Vexing anti-vax messages

Newsweek reports that Latter-day Saint-dominated Utah saw a significant boost in vaccinations soon after the governing First Presidency’s plea last month — its strongest to date — for members to get inoculated and don masks.

That surge has since tailed off.

One reason, according to historian Matthew Harris, an expert in Mormon studies at Colorado State University Pueblo, is that a number of members still buy into conspiracy theories that spread falsehoods about the vaccines and governmental decrees.

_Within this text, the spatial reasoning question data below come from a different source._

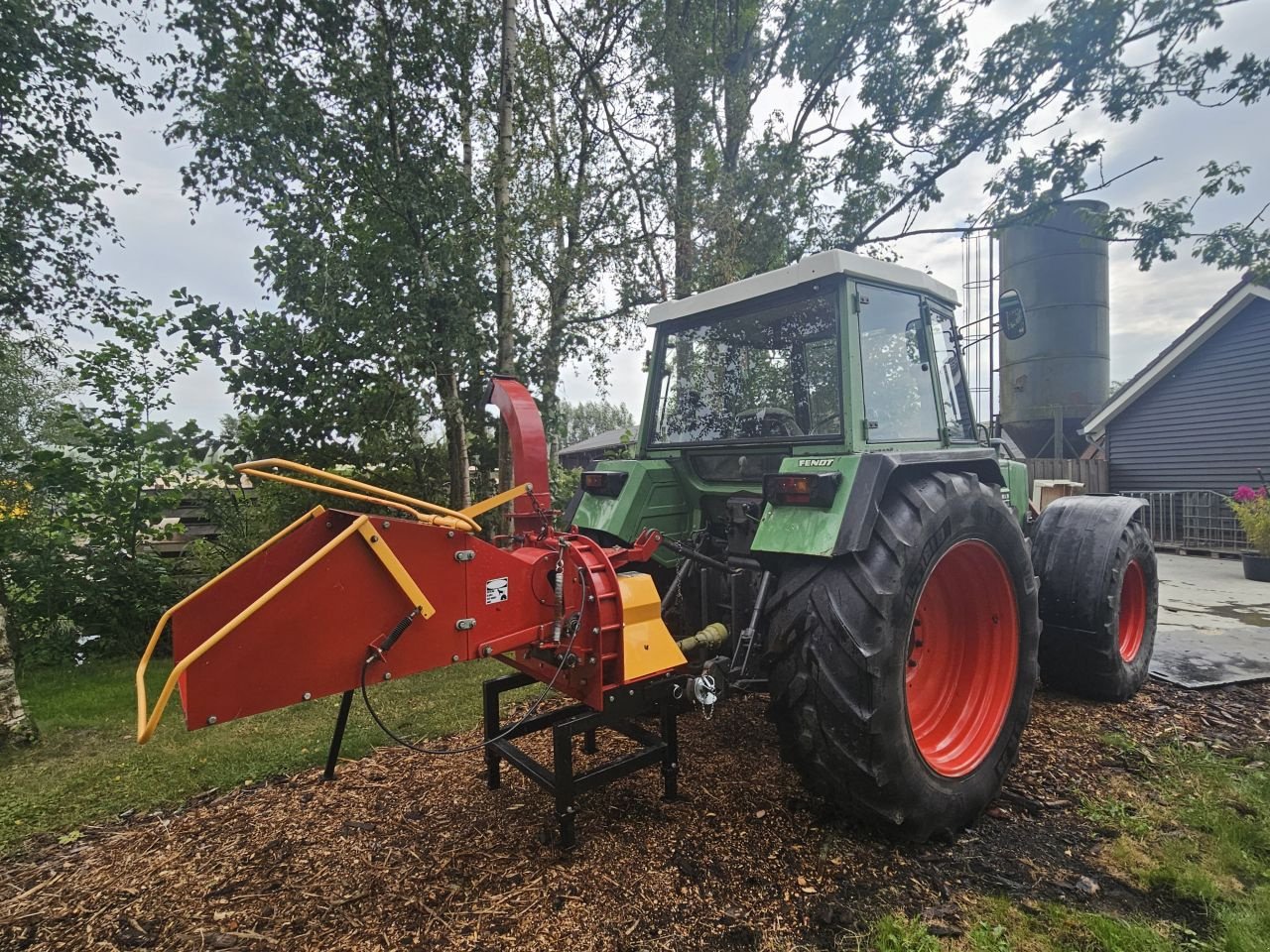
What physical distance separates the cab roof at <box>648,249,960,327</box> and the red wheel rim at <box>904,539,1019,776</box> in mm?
1178

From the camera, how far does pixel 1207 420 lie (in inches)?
413

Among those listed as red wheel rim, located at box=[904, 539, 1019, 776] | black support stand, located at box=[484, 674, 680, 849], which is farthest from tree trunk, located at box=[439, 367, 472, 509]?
red wheel rim, located at box=[904, 539, 1019, 776]

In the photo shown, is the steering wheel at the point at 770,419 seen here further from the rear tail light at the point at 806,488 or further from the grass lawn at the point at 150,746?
the grass lawn at the point at 150,746

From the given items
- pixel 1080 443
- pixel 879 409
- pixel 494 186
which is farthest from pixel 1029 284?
pixel 879 409

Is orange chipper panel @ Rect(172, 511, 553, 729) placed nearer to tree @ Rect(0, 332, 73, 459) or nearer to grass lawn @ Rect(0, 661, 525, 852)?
grass lawn @ Rect(0, 661, 525, 852)

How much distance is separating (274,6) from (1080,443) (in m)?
16.0

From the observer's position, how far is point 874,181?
762cm

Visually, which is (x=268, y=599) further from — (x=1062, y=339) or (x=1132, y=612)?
(x=1062, y=339)

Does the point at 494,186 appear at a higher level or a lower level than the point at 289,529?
higher

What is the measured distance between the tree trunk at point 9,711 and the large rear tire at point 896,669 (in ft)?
12.7

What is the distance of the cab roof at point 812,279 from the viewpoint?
8.23 feet

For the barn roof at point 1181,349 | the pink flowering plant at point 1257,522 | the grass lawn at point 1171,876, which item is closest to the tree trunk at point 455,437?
the grass lawn at point 1171,876

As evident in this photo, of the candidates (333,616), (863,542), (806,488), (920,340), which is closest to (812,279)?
(920,340)

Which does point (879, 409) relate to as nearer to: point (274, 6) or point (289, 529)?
point (289, 529)
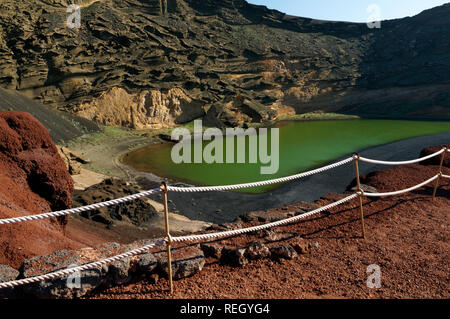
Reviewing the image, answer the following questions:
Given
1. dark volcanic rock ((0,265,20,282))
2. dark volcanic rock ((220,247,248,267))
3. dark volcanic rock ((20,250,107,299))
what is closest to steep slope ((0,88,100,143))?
dark volcanic rock ((0,265,20,282))

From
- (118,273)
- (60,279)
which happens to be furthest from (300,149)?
(60,279)

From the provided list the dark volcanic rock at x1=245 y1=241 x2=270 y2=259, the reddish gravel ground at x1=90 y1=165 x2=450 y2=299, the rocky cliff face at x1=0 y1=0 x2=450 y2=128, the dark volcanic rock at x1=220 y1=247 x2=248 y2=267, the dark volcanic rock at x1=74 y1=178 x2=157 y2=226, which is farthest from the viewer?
the rocky cliff face at x1=0 y1=0 x2=450 y2=128

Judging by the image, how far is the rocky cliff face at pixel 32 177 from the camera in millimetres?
4438

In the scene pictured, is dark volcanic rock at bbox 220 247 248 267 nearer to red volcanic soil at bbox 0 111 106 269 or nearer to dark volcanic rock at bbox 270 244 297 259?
dark volcanic rock at bbox 270 244 297 259

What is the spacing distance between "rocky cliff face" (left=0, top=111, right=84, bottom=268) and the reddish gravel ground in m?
2.40

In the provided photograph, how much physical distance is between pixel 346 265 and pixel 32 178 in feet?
18.3

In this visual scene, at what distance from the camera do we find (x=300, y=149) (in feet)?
81.2

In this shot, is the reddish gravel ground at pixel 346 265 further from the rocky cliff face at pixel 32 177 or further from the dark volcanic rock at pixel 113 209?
the dark volcanic rock at pixel 113 209

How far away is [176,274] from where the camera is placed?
9.99 feet

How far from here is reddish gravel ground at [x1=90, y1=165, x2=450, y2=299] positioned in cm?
295

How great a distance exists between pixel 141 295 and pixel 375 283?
8.20 feet

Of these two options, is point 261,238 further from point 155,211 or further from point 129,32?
point 129,32

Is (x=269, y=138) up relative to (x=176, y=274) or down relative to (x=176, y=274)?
down

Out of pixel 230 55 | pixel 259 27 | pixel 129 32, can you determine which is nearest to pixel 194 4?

“Because they become accustomed to these conspiracy theories over the years, it’s easy for Latter-day Saints today to think the ... vaccines are evil,” Harris told Newsweek. “This is the way by which they’ve been indoctrinated into viewing the world and also government.”

This comes even though the faith’s top leaders — who have shared photographs of themselves getting vaccinated — have emphatically proclaimed that the shots “have proven to be both safe and effective.”

A post-election addition to the church’s online General Handbook warned members to beware of misinformation, stating that “some sources seek to promote anger, contention, fear, or baseless conspiracy theories.”

Donny Osmond’s close call with paralysis

(Photo courtesy of Caesars Entertainment) Donny Osmond recently opened a solo run in Las Vegas after a health scare in 2020.

After Latter-day Saint pop singer Donny Osmond ended his 11-year Las Vegas concert run in 2019 with sister Marie, he came frighteningly close to never being able to walk on or off a stage again.

That’s because after undergoing back and neck surgery — to repair previous dancing injuries — he suffered a secondary infection that left him practically paralyzed.

Did he fear he would never use his legs again?

“Absolutely,” the 63-year-old Osmond told The Mirror. “It absolutely crossed my mind. But I just didn’t take no for an answer.”

Months and months of rehab finally paid off, he said, thanks to his faith, his family, his medical team, a lot of hard work and positive thinking.

In fact, he’s back on stage in Vegas, singing and dancing solo at Harrah’s.